(PAGE EXCERPT)
Human Conversations About AI: Protecting IP in the World of Generative AI
February 22, 2024
Human Conversations About AI is an O’Melveny thought leadership series, where O’Melveny lawyers ponder hypothetical—“artificial”—scenarios likely to come before the courts. This week, we explore what happens when generative AI meets intellectual property.
Hypothetical: To increase efficiency, a software engineer for Company B uses a generative AI tool to create a portion of the back-end code for a program that Company B develops and licenses to Company A at a set price. IP ownership is obviously an important part of Company B’s business model. What are some of the risks?
Analysis: With the growth of generative AI and its prevalence in the workplace, it will not be unusual for an employee to use an AI-based tool as a starting point to create work. This hypothetical showcases several important risks, including (1) how to preserve IP ownership when a software program is partially generated by AI; and (2) the risk of using generative AI tools that might themselves include copyrighted works.
I. Preserving IP Ownership in the Age of Generative AI
By starting a creative work using a generative AI tool to build its foundation, an employee may hamper a company’s ability to obtain copyright protection for that work. This will likely depend on the proportion of the code that is human-generated versus AI-generated.
(End PAGE EXCERPT)
(DATA EXCERPTS)
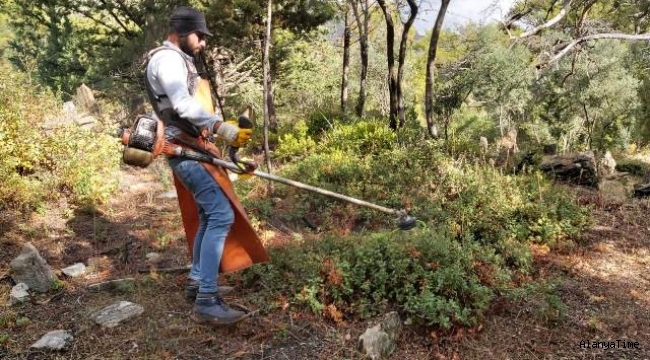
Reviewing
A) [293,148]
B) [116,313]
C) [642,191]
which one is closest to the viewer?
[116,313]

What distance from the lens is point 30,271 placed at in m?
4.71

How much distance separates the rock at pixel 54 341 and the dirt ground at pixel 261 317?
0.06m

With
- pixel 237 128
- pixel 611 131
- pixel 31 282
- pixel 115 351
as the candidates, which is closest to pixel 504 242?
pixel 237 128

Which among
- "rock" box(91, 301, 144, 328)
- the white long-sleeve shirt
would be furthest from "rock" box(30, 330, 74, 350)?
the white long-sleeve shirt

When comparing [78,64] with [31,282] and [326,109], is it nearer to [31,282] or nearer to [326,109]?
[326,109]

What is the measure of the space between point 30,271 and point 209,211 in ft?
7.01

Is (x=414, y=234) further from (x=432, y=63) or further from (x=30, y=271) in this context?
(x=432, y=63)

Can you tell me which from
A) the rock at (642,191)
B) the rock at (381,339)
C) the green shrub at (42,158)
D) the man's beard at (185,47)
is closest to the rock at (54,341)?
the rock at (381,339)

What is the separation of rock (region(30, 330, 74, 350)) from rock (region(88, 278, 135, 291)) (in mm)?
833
(End DATA EXCERPTS)
■ CHECK YOUR UNDERSTANDING:
1 > Print the stretch of the generative AI and IP piece from "I. Preserving IP" through "human-generated versus AI-generated.", copying it word for word.
2 > In the hypothetical in the generative AI and IP piece, what does the Company B software engineer use the generative AI tool to create?

■ OUTPUTS FOR THE TASKS:
1 >
I. Preserving IP Ownership in the Age of Generative AI
By starting a creative work using a generative AI tool to build its foundation, an employee may hamper a company’s ability to obtain copyright protection for that work. This will likely depend on the proportion of the code that is human-generated versus AI-generated.

2 > A portion of the back-end code for a program that Company B develops and licenses to Company A.